Questions to answer »
**a)** Copy the passage from the news report on the campus shooting, starting with "One student told" and going on through "fleeing the building.".
**b)** Decide whether each statement agrees with the news report on the campus shooting, answering yes or no and quoting the words of the report that decide it: (i) The campus police chief said some of the doors were chained. (ii) Police confirmed that the same gunman was responsible for the dormitory shooting. (iii) Fifteen other victims were being treated at local hospitals.

START Excerpted text

Carnage on US campus leaves 33 dead
By Magan Crane
Agence France-Presse
Last updated 06:37am (Mla time) 04/17/2007
WASHINGTON -- (5TH UPDATE) A gunman opened fire on classrooms at a US university Monday, killing at least 30 people before turning his gun on himself in the bloodiest school shooting in US history.
But police at Virginia Tech University could not confirm whether the same gunman was responsible for another shooting in a dormitory two hours earlier that left a man and a woman dead.
"We are working very, very hard to determine if these two incidents are related," campus police chief Wendell Flinchum told reporters.
Fifteen other victims were being treated at local hospitals.
Panic erupted on campus as shots and screams echoed from the engineering building, with witnesses reporting some students jumping from third and fourth story windows.
"Some of the doors were chained," Flinchum said.
One student told CNN a gunman went from door to door shooting into classrooms.
Student Michael O'Brien told Fox News he was walking across the school's drill field when he heard a gunshot and saw students fleeing the building.

END Excerpted text
START Supplied material

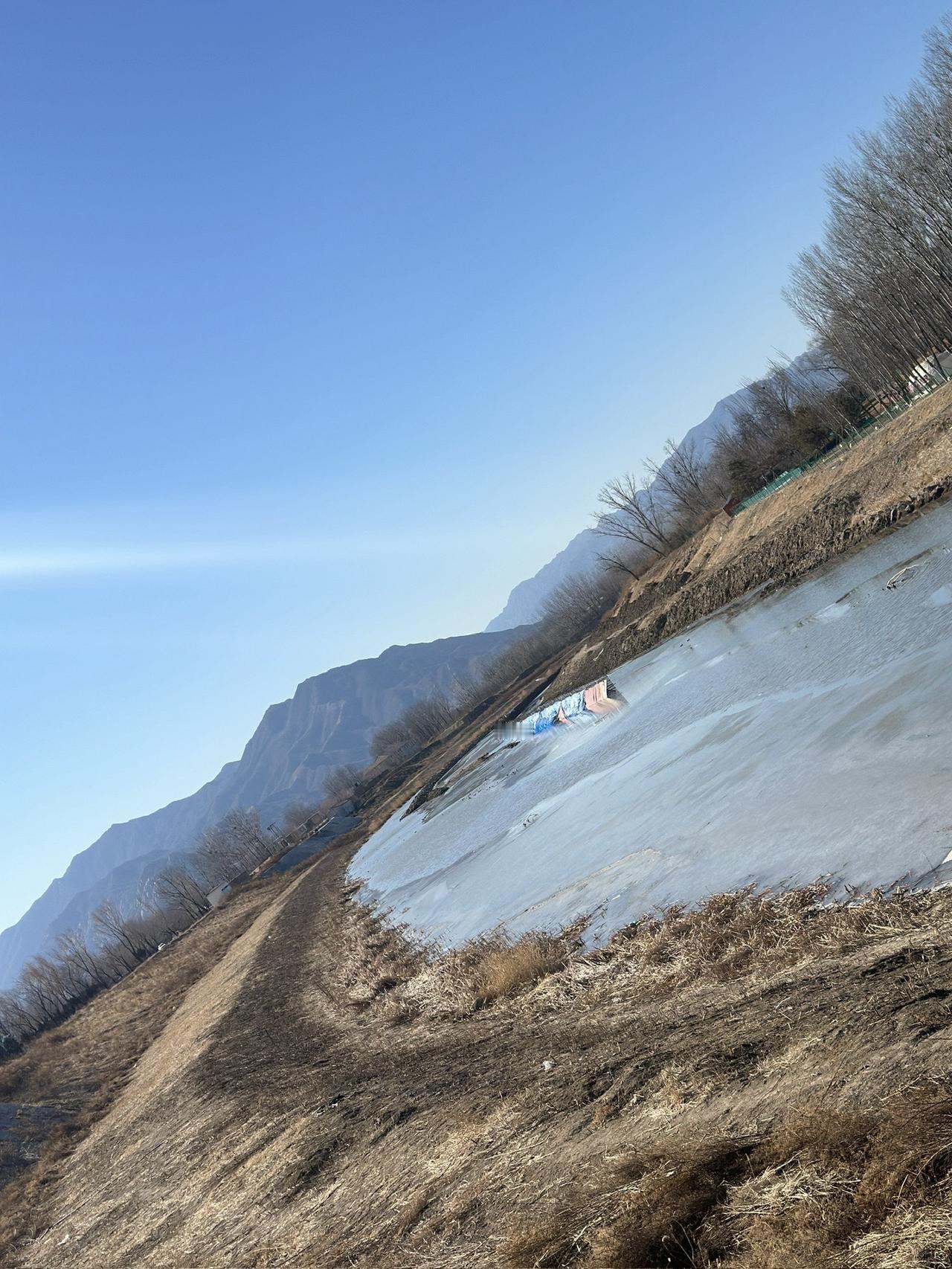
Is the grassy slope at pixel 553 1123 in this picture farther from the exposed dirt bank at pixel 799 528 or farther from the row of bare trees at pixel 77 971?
the row of bare trees at pixel 77 971

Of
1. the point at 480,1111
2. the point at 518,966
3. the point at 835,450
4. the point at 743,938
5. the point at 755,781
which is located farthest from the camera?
the point at 835,450

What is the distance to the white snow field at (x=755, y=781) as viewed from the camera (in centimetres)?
1184

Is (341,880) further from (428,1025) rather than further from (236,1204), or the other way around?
Answer: (236,1204)

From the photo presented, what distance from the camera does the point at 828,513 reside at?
40.1 metres

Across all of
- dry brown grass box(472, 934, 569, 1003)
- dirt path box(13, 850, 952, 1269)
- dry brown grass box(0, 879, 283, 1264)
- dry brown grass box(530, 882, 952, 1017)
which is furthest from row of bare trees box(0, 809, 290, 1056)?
dry brown grass box(530, 882, 952, 1017)

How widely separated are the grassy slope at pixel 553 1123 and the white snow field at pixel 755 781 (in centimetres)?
193

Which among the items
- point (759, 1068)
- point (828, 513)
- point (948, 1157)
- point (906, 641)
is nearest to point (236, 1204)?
point (759, 1068)

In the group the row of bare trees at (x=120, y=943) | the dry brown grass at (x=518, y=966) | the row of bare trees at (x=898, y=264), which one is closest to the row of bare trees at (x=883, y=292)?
the row of bare trees at (x=898, y=264)

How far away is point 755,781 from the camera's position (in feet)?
53.5

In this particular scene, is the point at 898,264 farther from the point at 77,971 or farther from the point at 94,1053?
the point at 77,971

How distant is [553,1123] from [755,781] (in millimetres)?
9572

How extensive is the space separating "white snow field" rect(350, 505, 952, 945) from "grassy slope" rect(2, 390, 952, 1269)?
6.32 feet

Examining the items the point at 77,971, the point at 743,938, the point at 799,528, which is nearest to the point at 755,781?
the point at 743,938

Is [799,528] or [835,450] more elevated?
[835,450]
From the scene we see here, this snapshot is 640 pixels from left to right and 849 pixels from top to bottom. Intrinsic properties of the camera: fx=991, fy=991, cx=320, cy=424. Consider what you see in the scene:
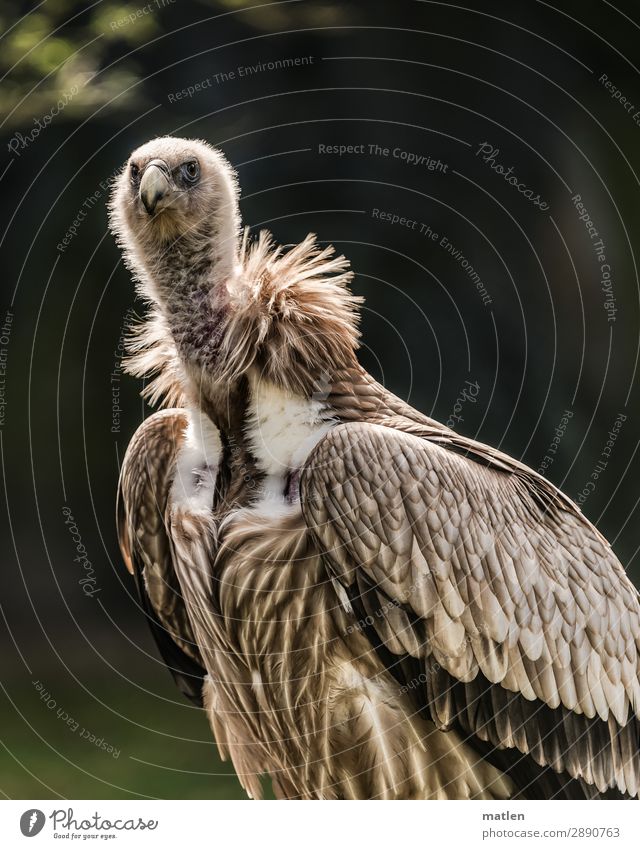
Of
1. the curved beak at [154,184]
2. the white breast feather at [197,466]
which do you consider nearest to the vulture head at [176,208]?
the curved beak at [154,184]

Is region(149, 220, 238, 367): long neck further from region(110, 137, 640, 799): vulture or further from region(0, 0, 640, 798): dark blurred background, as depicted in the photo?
region(0, 0, 640, 798): dark blurred background

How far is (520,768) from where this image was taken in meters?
1.71

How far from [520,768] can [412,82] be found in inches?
64.5

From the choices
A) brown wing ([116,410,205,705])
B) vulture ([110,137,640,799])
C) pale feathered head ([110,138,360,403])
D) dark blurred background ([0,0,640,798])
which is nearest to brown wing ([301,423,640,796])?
vulture ([110,137,640,799])

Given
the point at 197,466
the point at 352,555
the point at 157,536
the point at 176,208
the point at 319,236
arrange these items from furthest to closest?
the point at 319,236
the point at 157,536
the point at 197,466
the point at 176,208
the point at 352,555

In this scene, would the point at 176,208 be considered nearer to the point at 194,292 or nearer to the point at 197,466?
the point at 194,292

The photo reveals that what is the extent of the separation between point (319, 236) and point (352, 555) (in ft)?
4.42

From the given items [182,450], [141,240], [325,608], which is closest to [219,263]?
[141,240]

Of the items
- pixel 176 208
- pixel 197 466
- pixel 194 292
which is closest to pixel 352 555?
pixel 197 466

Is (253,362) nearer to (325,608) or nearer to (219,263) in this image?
(219,263)

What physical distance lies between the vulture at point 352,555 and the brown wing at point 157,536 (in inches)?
2.0

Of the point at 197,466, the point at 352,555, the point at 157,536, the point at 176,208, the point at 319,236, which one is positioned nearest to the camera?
the point at 352,555

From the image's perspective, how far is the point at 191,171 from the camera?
1657 mm

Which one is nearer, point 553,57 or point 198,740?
point 553,57
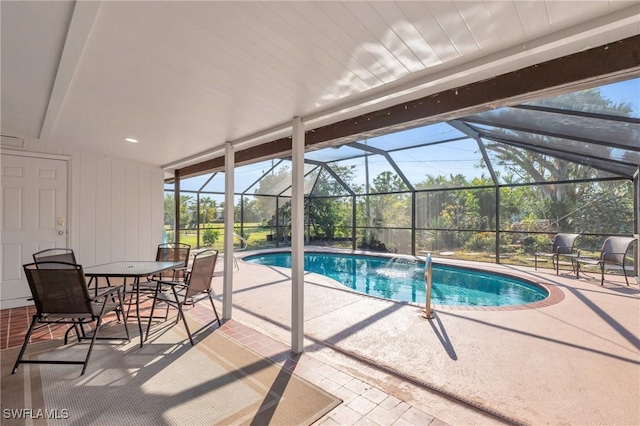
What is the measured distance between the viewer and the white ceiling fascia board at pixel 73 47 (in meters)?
1.55

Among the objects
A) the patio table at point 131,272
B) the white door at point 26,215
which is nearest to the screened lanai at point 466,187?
the white door at point 26,215

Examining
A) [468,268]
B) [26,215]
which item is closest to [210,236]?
[26,215]

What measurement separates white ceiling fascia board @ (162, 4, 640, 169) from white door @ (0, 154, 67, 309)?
413 cm

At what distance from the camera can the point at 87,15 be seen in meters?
1.59

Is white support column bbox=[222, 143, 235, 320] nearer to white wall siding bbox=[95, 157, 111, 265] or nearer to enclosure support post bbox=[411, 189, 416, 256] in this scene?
white wall siding bbox=[95, 157, 111, 265]

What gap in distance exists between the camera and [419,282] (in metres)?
7.45

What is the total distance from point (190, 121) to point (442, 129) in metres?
5.69

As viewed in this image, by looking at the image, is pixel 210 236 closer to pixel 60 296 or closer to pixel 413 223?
pixel 413 223

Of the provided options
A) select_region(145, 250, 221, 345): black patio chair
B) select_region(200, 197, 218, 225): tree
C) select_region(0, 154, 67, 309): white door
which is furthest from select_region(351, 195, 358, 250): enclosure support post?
select_region(0, 154, 67, 309): white door

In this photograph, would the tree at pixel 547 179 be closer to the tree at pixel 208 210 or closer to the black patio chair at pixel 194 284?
the black patio chair at pixel 194 284

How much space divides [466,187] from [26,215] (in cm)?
962

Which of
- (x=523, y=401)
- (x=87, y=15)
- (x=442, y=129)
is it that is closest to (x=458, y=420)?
(x=523, y=401)

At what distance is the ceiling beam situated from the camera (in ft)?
5.62

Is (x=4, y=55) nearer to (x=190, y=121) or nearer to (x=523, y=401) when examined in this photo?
(x=190, y=121)
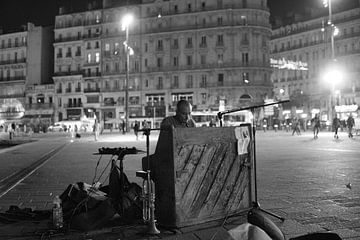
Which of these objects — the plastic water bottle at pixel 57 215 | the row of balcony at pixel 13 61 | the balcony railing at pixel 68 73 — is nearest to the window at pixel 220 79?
the balcony railing at pixel 68 73

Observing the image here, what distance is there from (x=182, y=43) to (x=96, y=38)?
19.0m

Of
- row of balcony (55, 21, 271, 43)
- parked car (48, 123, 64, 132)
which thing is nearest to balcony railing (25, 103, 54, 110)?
parked car (48, 123, 64, 132)

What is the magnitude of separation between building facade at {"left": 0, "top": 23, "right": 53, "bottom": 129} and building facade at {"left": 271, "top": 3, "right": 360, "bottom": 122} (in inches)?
2073

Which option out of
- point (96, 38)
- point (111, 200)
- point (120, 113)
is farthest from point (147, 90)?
point (111, 200)

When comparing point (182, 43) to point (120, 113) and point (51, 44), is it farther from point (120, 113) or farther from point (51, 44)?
point (51, 44)

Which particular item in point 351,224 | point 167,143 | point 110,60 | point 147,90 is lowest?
point 351,224

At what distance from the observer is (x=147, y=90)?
75.0 m

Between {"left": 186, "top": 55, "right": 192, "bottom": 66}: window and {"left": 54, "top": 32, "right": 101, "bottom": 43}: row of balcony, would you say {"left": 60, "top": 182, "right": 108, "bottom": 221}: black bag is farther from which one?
{"left": 54, "top": 32, "right": 101, "bottom": 43}: row of balcony

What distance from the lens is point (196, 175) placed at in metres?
4.82

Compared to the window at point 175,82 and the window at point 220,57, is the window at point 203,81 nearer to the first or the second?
the window at point 220,57

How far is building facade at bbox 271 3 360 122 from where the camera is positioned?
7256 centimetres

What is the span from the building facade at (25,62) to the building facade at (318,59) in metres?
52.6

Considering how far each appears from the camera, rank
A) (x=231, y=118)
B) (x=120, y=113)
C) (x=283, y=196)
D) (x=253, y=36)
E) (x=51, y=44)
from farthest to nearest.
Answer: (x=51, y=44) < (x=120, y=113) < (x=253, y=36) < (x=231, y=118) < (x=283, y=196)

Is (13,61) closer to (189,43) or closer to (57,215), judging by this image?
(189,43)
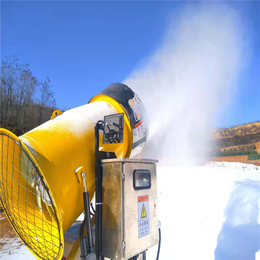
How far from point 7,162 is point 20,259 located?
279 cm

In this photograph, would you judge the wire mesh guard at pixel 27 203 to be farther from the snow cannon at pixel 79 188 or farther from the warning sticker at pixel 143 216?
the warning sticker at pixel 143 216

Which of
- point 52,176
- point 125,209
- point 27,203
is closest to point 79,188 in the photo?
point 52,176

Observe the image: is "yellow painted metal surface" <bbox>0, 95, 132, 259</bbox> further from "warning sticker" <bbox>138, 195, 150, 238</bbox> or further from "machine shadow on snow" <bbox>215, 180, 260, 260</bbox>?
"machine shadow on snow" <bbox>215, 180, 260, 260</bbox>

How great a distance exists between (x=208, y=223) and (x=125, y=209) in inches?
107

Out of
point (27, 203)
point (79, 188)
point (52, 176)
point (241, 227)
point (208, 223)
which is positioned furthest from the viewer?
point (208, 223)

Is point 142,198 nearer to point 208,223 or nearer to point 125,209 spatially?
point 125,209

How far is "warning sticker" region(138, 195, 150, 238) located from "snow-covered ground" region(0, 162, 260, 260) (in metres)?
1.84

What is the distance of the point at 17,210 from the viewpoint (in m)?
1.95

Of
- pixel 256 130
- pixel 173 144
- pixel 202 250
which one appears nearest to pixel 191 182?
pixel 202 250

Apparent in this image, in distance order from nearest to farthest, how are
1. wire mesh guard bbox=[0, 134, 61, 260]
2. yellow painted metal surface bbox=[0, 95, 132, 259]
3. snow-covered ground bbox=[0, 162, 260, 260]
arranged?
yellow painted metal surface bbox=[0, 95, 132, 259], wire mesh guard bbox=[0, 134, 61, 260], snow-covered ground bbox=[0, 162, 260, 260]

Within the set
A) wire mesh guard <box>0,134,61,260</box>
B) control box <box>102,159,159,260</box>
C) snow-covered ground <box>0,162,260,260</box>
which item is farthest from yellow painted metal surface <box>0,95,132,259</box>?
snow-covered ground <box>0,162,260,260</box>

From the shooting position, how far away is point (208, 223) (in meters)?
3.92

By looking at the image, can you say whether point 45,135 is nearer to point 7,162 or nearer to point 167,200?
point 7,162

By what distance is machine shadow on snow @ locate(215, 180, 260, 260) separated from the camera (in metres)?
3.17
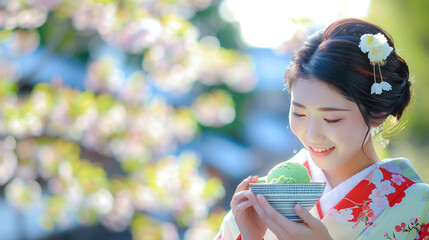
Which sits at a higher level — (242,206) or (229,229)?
(242,206)

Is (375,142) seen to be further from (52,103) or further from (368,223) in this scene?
(52,103)

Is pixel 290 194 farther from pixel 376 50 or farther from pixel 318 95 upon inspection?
pixel 376 50

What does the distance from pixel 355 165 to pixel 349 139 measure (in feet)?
0.62

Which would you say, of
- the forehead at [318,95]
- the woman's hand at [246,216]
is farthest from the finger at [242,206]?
the forehead at [318,95]

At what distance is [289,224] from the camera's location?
1.63 m

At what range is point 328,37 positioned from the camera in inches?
74.5

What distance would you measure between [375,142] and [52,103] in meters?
3.39

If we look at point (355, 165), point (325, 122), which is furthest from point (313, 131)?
point (355, 165)

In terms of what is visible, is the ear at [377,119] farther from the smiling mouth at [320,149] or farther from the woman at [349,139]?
the smiling mouth at [320,149]

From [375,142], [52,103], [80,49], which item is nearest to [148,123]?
[52,103]

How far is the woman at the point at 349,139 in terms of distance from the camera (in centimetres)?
173

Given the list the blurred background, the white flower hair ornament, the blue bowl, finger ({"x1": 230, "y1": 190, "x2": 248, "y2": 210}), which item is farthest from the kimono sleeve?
the blurred background

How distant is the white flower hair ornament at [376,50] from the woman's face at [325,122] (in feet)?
0.31

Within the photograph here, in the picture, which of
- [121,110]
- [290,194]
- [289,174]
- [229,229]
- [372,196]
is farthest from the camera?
[121,110]
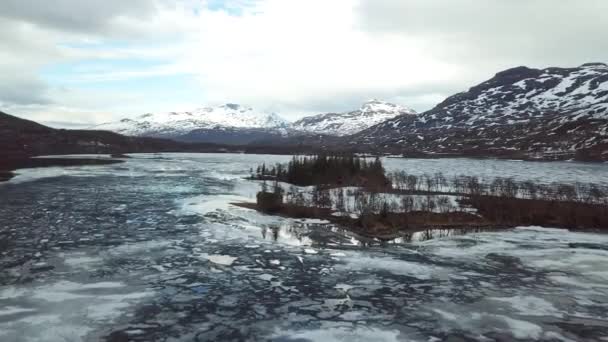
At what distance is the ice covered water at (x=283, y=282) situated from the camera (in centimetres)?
1075

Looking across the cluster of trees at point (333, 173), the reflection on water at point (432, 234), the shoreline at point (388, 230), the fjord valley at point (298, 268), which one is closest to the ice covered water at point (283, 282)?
the fjord valley at point (298, 268)

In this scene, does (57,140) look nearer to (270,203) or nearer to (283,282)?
(270,203)

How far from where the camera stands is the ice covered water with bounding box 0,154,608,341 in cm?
1075

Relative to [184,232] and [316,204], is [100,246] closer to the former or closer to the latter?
[184,232]

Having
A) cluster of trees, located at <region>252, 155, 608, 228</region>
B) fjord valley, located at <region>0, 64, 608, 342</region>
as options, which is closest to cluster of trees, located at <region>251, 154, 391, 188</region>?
cluster of trees, located at <region>252, 155, 608, 228</region>

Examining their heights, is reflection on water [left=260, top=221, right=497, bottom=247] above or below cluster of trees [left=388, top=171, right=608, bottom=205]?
below

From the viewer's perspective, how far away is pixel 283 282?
14.5m

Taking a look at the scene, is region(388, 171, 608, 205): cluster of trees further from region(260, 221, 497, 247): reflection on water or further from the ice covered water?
region(260, 221, 497, 247): reflection on water

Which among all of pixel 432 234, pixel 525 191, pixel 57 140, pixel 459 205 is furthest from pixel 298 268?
pixel 57 140

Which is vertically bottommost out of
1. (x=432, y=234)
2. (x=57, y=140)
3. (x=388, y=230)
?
(x=432, y=234)

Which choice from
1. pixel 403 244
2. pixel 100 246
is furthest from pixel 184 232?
pixel 403 244

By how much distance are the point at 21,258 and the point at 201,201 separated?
56.4 ft

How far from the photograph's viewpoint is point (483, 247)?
2047 cm

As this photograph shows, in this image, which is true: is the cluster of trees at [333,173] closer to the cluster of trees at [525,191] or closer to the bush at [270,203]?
the cluster of trees at [525,191]
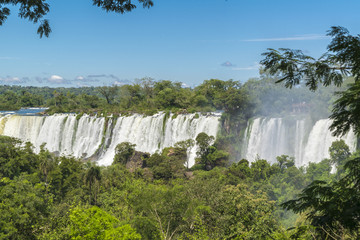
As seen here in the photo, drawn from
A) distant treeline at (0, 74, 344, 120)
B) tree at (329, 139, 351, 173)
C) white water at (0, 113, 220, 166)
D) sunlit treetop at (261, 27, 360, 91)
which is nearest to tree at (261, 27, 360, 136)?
sunlit treetop at (261, 27, 360, 91)

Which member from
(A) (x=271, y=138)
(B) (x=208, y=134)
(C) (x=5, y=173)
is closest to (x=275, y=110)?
(A) (x=271, y=138)

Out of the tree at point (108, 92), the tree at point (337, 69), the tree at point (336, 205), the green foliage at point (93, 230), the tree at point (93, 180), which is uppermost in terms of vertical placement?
the tree at point (108, 92)

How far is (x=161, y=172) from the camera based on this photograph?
2234cm

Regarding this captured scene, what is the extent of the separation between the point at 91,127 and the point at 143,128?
21.2ft

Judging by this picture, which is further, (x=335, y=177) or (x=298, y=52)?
(x=335, y=177)

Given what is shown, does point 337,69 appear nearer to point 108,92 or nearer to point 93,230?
point 93,230

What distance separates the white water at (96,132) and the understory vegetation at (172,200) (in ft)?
12.6

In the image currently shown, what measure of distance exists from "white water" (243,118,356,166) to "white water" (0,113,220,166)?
5.40 meters

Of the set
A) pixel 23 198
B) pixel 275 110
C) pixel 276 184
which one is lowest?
pixel 276 184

END Supplied material

Responses in order »
**a)**
One student told CNN a gunman went from door to door shooting into classrooms.
Student Michael O'Brien told Fox News he was walking across the school's drill field when he heard a gunshot and saw students fleeing the building.

**b)**
(i) Yes: "Some of the doors were chained," Flinchum said.
(ii) No: "police at Virginia Tech University could not confirm whether the same gunman was responsible for another shooting in a dormitory two hours earlier"
(iii) Yes: "Fifteen other victims were being treated at local hospitals."